Our next, in the series of “making data available” is an extract of German Wiktionary…

“What is so special about that?”, you may ask… Well, you can of course always download a snapshot of Wiktionary. But the format they have is absolutely useless for anything else than using it for … Wiktionary.

So, we have written a tool that converts it computer-processable format.

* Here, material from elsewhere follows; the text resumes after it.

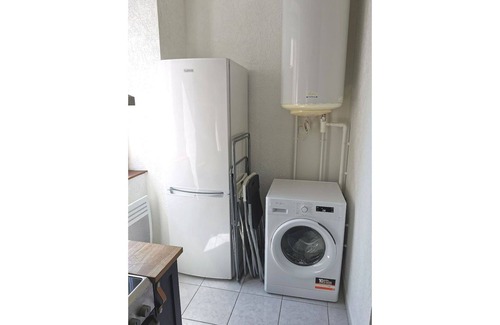 Bellegarde-sur-Valserine Appartement | Superbe T2 plein centre ville, parking gratuit.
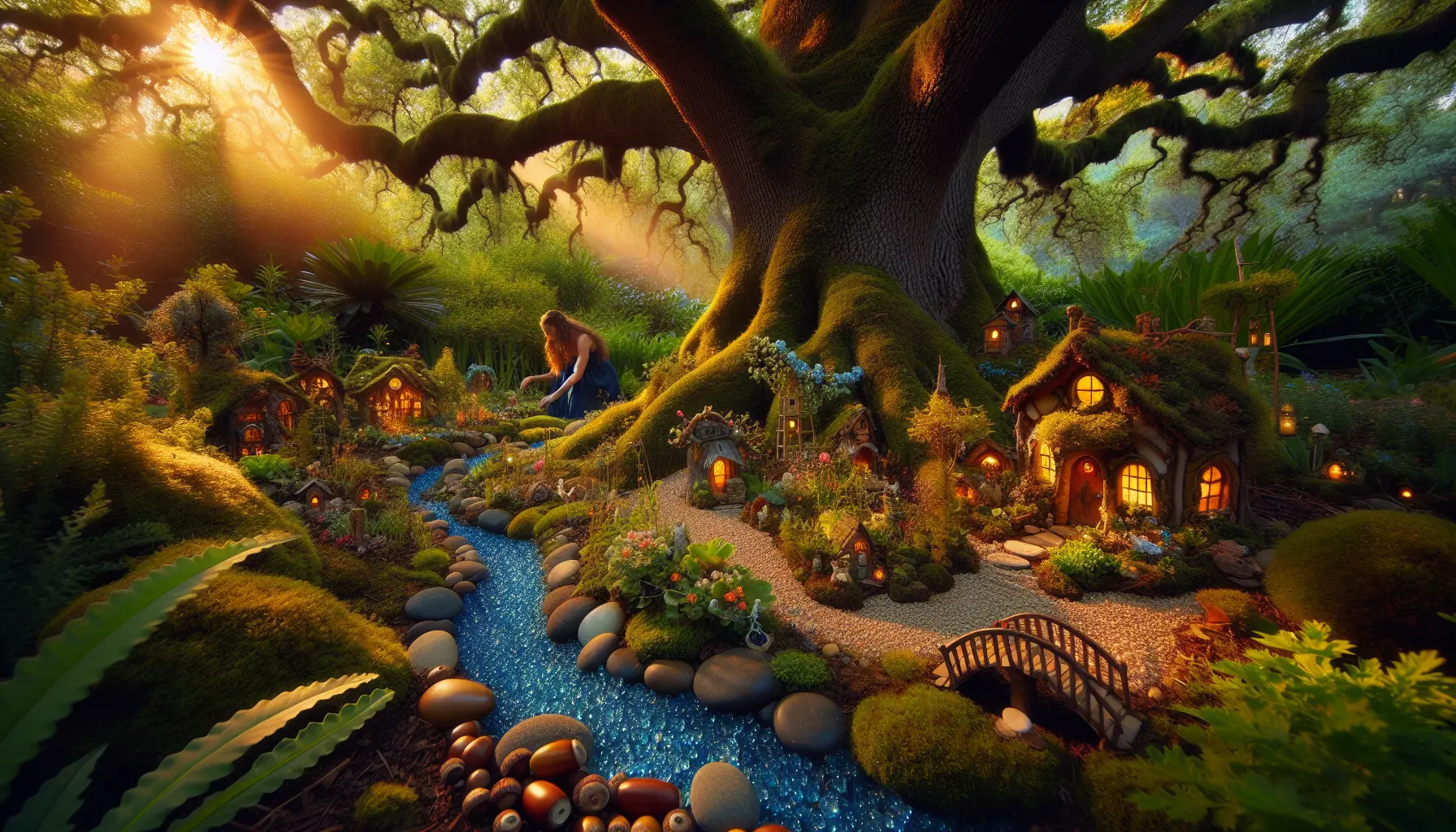 DIY Fairy Garden Gifts Create Whimsical Wonders at Home DIY Fairy Garden Gifts Create Whimsical Wonders at Home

The data structure is like this:

{
   'word': {
      'is_verb': [true | false],
      'is_toponym': [true | false],
      'word_type': {
         'lang': 'Deutsch',
         'type': '...', # e.g. "Deklinierte Form" or "Konjugierte Form" or [Substantiv, Nominativ, ...]
         'gender': [m | f]
      },
      'base_form': <base-string>
      'parents': [...],
      'definitions': [...],
      'sub_terms': [...],
      'grammar_attributes': [...] OR "...",
      'declinations': [
        {
           'genus': [m | f | n]
        },
        {
           'case': [Stamm | Nominativ ...],
           'sing_plur': [singular | plural],
           'decl': <decl of this case>
         },
         ...
      ]
      'synonyms': [...],
      'antonyms': [...],
      'word_connections': [...],
      'similars': [...],
      'examples': [...],
   },
   ...
}

The total JSON-file unpacked is about 465MB. Compressed size is 49MB. Please download it from our data-server.

Overall, the JSON-file contains over 600,000 keywords (terms).

Please read the LICENSE-file first and see if it applies to you.

NB: Over time, we will check whether we can extract even more information from the Wiktionary. Also, we will update the data from time to time with newer snapshots of Wiktionary.